Права была старуха и в том, что мужчинам запах винного погреба по душе…
По душе, да еще как! Хотя что тут можно любить – объяснить очень трудно, да не каждому и объяснишь…
Известно, что: выпивку! – сказала бы Маришка с непререкаемой убежденностью и оказалась бы неправа. Ведь сколько всего таит в себе такой невзрачный, заброшенный подвал: тут и полное раздолье подземному сумраку и теням, и свободное течение времени, слившегося воедино с ароматами, и чуть терпкий запах благородной сырости, и особый приподнятый смысл спокойных, негромких речей, и торжественная значимость жестов, и восхваление простой, будничной пищи, и неторопливый ход мыслей, в которых нет места гневу, горестям и печали… И наконец – в самую последнюю очередь! – ласкает слух и журчание вина, льющегося в стаканы. Ведь вслед за этими звуками вспыхивает огненный глазок единственной свечи в подвале, и свет ее, колышась из стороны в сторону, приветствует человеческие тени, возникшие благодаря ему, а где эти тени были без него и существовали ли вообще неизвестно…
Ну как передать всю эту полноту ощущений, как объяснить ее непосвященному! Возможно нечто похожее чувствует и Цин-Ни, который считает подвал своим домом и в какой-то мере своей собственностью и не нарадуется восхитительным мышиным хоромам, надежно сокрытым от всего дурного, от крысы, ласки, сарыча, пустельги, змеи… И даже самый опасный враг – человек – и тот стал другом, что равнозначно чуду и тоже необъяснимо.

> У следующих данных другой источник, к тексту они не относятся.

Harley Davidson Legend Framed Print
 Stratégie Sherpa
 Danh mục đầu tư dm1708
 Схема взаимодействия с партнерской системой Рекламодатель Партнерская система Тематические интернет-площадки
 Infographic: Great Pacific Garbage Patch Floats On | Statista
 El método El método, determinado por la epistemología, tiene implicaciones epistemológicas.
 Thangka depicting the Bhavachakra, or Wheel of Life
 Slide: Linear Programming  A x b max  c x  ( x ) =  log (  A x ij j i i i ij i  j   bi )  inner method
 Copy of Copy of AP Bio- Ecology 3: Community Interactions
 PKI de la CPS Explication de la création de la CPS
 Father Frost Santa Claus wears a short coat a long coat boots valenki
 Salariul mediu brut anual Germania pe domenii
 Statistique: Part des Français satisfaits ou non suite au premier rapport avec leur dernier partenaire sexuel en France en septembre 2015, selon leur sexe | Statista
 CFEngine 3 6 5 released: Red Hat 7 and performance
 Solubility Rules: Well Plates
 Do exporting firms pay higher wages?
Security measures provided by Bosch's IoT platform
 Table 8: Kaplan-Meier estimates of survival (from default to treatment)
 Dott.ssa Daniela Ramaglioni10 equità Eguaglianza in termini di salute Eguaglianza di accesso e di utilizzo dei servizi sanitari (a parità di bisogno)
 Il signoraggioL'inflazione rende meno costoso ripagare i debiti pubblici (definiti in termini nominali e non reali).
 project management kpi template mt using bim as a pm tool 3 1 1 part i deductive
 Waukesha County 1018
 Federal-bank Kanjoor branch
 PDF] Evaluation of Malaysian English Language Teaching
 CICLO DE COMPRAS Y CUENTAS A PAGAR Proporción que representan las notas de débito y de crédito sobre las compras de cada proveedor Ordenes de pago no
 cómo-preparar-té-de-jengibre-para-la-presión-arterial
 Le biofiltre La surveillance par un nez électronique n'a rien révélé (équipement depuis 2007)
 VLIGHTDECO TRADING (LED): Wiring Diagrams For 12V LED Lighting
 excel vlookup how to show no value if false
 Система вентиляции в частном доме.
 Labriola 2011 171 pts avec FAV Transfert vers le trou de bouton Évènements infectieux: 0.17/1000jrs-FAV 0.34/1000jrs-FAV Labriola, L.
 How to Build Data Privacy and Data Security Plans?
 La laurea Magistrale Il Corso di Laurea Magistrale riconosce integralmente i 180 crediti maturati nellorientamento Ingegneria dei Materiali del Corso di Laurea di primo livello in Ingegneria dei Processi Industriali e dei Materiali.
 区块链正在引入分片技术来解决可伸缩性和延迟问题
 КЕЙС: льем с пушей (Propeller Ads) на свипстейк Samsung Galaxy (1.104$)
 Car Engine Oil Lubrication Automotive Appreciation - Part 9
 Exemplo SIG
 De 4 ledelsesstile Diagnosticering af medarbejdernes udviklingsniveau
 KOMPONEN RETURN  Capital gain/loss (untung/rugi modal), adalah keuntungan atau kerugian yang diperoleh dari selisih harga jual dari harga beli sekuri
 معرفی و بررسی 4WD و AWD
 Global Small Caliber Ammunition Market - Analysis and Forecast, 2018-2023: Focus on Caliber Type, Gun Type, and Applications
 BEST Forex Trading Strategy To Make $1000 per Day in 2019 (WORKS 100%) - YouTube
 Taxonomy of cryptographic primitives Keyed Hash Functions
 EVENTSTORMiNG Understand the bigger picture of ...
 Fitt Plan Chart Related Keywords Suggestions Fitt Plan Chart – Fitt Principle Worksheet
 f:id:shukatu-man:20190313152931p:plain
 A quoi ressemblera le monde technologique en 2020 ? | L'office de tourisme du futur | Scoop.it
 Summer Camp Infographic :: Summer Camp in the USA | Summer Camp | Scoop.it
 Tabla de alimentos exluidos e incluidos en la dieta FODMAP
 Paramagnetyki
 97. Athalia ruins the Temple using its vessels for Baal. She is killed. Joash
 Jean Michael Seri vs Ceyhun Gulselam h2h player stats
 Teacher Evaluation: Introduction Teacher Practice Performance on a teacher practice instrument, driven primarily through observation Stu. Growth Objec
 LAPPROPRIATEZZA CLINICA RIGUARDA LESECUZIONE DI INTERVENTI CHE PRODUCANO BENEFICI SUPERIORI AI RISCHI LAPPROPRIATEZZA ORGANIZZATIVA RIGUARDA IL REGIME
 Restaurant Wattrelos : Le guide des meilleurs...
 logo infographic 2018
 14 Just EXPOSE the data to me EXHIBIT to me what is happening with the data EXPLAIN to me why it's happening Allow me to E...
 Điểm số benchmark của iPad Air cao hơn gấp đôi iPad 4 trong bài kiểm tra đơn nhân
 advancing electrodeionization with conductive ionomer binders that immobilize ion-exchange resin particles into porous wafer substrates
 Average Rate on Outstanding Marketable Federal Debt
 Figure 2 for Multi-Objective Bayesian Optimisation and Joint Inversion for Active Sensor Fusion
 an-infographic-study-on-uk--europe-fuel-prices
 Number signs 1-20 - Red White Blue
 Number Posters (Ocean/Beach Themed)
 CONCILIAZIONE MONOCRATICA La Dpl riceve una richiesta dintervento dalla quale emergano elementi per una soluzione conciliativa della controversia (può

Цин-Ни не подозревает, что необъяснимо и его пристрастие к вину, каковое не водится ни за одной другой мышью. Но мы-то знаем, что его вынудила к тому потребность в чистоте. Ведь для всего мышиного племени это наипервейшая потребность в жизни, и Цин-Ни слизал бы со шкурки вино, даже будь оно ядом. Впрочем, мышей именно так и травят; засовывают в отверстие мышиной норки соломину, вымазанную фосфорным раствором. Соломина не внушает подозрений, вот мышь и вылезает из своего убежища, не обращая внимания на то, что прикасается к соломине. Но на шкурке остается яд, а мышь такого потерпеть не может; она начинает вылизываться и околевает.
Цин-Ни, как мы знаем, от вина не околел, а в последнее время он все сильнее жаждал общества людей, поскольку дарованные ими съестные припасы истощились, и вина, налитого в баночку из-под гуталина, осталось чуть на донышке.
Не стоит расстраиваться: мышонок прислушивается к тому, как скрежещет ключ, хотя его неуверенные попытки попасть в замочную скважину странны и необычны. Для слуха Цин-Ни стал привычным смелый поворот ключа в замке и негромкие, но зычные мужские голоса, и сейчас писклявые женские речи и яркий свет, бесцеремонно вторгшийся через распахнутые настежь двери, вселили в него тревогу.
Голоса, пока что звучавшие в отдалении, стали приближаться.
Гулко отозвались шаги по ступенькам в подвал и замерли.
– Бёшке, принесите-ка свечи, а то тут темно, хоть глаз выколи. Не дай бог на какую нечисть наткнуться, наверное, здесь и крысы водятся.
– Крысам тут не прокормиться, – сказала тетушка Кати, – вот разве что мышонок какой попадется…
Маришка побледнела и невольно подобрала юбку.
– О господи, да я со страху рехнусь, если он на меня вскочит!..
Тем временем в подвал спустилась Бёшке, неся свечи. Женщины зажгли три свечи сразу, чтобы осветить все помещение, и почувствовали себя увереннее. Сияние дня пробивалось даже сюда, в подвал, но его приглушенный отсвет, сражаясь с воинственными огненными копьями свечей, придавал всему окружению какой-то кладбищенский вид, что, впрочем, не отпугивало женщин.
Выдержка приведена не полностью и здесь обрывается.